Никого не было в комнате, из которой еще не ушла болезнь. Он был один. Простые вещи стояли вокруг него. Склянки на подоконнике, коробочки с порошками. Лампочка была прикрыта самодельным бумажным колпаком, и бумага покоробилась, пожелтела…

Бумага начала дымиться наконец, когда он бросил карандаш и, взволнованный, прошелся по комнате. Исчерканная рукопись лежала на столе. Он смотрел на нее искоса, почти со страхом. Она не была еще окончена, он не знал, что это такое. Взглянув на часы, он поразился, увидев, что прошло не более двадцати минут с тех пор, как он взялся за работу.

Папиросы, спрятанные от Халдея, лежали в самом укромном месте письменного стола. Врач запретил ему курить после воспаления легких.

Он сунул папиросу в рот и затянулся жадно.

Оставалось свести параллели. Нужно заставить их встретиться. Наперекор времени и пространству.

Он кусал себе ногти. «Параллели, параллели», – написал он здесь и там на листе и нарисовал острый профиль с горбатым носом и тонкими губами.

«Нужно заставить их встретиться», – начертал он крупно-прекрасными арабскими буквами, но по-русски.

Потом написал сразу на всем листе бумаги от края до края:

«Дул ветер, шумела грозно Нева, вздымая свинцовые волны».

13

Очень взволнованный, размахивая рукописью, он побежал будить Халдея Халдеевича.

– Халдей Халдеевич, милый, – сказал он и пошел шарить выключатель.

– Милый, – сказал он и, схватив Халдея Халдеевича за плечо, потряс его и сел на кровать. – Вы взгляните только, что я сделал. Я рассказ написал.

Халдей Халдеевич раскрыл глаза и снова зажмурился. Потом вынул из-под одеяла маленькую ручку и отмахнулся от него.

– Как можно… Как… Как можно, – пробормотал он испуганно.

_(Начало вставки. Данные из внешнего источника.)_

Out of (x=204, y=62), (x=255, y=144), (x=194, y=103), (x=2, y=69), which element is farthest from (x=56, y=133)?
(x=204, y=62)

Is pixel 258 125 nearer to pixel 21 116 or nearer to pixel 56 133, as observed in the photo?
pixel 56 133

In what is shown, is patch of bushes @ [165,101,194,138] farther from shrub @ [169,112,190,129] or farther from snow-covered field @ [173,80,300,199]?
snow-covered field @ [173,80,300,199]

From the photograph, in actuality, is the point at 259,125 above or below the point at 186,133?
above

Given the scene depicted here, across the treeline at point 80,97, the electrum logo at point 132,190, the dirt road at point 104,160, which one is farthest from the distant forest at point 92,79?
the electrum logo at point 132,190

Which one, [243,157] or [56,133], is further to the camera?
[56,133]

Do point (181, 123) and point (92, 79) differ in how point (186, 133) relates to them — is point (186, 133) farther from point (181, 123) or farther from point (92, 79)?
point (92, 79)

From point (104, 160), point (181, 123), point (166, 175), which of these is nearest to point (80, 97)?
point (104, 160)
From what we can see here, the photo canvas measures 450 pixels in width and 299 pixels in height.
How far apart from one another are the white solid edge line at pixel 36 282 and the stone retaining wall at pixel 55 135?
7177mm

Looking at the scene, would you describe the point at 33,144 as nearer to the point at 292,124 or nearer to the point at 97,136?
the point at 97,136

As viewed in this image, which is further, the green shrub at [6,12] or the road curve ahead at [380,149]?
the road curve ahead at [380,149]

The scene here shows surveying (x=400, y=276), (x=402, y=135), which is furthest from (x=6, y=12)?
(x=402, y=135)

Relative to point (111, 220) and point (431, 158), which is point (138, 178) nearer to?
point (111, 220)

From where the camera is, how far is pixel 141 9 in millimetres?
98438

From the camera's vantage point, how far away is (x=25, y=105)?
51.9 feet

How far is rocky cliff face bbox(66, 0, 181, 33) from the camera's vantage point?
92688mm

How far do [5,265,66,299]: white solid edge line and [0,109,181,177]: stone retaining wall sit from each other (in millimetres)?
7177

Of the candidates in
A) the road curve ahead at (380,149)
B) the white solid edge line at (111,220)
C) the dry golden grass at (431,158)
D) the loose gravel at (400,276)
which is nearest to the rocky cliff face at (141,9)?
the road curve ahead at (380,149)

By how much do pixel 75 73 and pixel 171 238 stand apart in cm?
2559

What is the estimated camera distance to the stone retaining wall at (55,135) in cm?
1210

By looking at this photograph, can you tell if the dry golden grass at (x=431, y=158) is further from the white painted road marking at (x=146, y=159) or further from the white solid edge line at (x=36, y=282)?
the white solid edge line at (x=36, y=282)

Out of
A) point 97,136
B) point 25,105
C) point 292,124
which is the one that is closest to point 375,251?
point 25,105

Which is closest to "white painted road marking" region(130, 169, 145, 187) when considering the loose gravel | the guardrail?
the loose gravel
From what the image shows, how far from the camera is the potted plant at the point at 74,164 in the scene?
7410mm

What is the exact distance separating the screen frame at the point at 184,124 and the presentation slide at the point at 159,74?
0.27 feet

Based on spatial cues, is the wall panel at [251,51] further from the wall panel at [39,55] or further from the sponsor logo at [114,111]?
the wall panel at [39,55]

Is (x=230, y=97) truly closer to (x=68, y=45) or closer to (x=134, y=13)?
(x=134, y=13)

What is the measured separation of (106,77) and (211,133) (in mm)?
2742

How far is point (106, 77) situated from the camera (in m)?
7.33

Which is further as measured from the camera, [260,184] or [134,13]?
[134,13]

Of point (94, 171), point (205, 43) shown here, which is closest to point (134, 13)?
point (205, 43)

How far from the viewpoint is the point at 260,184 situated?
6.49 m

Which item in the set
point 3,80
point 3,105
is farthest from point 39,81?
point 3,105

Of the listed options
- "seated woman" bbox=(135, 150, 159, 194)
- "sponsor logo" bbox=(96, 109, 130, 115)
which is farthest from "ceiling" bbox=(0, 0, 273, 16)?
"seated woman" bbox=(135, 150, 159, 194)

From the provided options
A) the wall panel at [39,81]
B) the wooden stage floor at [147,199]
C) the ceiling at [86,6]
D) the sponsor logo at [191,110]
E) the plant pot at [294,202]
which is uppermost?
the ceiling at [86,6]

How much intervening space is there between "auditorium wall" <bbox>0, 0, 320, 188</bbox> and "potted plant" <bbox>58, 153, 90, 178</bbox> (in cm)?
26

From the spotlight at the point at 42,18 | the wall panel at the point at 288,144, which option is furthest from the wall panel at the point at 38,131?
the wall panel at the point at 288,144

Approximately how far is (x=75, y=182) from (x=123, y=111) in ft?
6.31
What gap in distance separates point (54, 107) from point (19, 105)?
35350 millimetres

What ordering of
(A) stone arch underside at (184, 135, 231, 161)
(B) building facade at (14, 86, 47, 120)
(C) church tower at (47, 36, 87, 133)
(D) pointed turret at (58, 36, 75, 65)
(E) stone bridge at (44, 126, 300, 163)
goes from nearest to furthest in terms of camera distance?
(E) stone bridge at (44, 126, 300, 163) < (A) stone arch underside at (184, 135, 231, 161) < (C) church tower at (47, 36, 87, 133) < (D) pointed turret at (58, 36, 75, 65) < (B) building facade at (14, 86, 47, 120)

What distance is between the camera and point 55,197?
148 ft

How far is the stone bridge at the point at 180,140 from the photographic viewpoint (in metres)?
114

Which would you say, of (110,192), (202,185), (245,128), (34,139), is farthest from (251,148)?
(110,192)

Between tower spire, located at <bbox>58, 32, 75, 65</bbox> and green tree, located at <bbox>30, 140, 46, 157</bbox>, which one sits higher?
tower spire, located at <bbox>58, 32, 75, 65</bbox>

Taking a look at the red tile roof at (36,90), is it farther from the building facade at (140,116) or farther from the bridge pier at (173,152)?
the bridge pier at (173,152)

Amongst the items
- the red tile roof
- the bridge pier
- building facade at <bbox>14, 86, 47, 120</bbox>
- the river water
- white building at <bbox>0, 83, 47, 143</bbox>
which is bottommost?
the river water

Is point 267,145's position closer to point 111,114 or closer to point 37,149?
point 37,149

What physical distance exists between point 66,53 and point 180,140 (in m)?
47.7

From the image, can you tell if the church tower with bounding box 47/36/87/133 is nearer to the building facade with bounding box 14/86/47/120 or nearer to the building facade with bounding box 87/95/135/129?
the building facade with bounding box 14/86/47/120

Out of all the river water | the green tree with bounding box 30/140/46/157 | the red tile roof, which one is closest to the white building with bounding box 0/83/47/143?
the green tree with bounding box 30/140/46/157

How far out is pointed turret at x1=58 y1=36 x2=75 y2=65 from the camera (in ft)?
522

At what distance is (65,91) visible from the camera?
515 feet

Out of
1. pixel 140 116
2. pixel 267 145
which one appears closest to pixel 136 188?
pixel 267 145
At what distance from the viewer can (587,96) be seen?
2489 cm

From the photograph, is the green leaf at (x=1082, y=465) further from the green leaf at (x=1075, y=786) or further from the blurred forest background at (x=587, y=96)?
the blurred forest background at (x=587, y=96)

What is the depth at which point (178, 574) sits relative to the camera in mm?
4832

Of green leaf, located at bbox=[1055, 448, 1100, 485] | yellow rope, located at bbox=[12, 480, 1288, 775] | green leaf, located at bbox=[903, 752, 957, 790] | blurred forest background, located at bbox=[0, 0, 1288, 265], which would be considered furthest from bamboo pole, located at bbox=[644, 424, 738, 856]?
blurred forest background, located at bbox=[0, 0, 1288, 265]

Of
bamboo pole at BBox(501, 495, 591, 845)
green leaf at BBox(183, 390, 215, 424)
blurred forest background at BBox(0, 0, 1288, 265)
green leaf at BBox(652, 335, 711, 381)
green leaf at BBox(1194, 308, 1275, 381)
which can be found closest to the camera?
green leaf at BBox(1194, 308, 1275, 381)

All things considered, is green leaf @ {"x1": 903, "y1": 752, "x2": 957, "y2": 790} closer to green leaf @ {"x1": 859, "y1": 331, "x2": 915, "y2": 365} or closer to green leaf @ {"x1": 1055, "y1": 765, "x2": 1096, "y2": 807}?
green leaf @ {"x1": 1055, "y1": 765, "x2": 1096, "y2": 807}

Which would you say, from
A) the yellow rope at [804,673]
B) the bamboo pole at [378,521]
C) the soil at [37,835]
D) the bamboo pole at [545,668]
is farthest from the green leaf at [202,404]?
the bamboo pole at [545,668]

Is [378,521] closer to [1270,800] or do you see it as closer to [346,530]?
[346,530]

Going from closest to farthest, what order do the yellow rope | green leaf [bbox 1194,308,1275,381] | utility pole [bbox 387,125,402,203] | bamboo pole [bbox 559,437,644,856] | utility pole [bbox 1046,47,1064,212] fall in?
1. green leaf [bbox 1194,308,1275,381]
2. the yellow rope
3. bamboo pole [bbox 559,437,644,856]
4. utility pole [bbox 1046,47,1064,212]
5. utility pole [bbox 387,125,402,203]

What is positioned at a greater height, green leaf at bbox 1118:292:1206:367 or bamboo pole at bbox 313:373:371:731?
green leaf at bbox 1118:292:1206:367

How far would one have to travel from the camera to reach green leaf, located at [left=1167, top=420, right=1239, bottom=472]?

– Халдей, – торжественно сказал Ногин, забывая, что такого почтенного человека вовсе неприлично звать по прозвищу, а не по имени-отчеству. – Халдей Халдеевич, дорогой, вы только выслушайте меня. Я теорию Лобачевского в литературу ввел. Параллельный рассказ. Я на одном листе два рассказа в один соединил.

Он совал Халдею листки, Халдей все отмахивался, жевал губами.

– Ведь вы же и не поправились еще, – сказал он, начиная жужжать понемногу. – Вам по ночам работать нельзя, нельзя работать.

Ногин осторожно подложил под себя листки, сел на них, чтобы они не разлетелись, и вдруг поцеловал Халдея.

– Папиросу бросить сейчас же. Вам нельзя курить, запрещено, – растерянно пробормотал Халдей.

– Халдей Халдеевич, я брошу папиросу. Но вы посмотрите, что я сделал. Я заставил их на Университетской набережной повстречаться ночью. Они у меня, как старые приятели, разговаривают. Никто не поймет ни черта. Разные эпохи. Разные страны.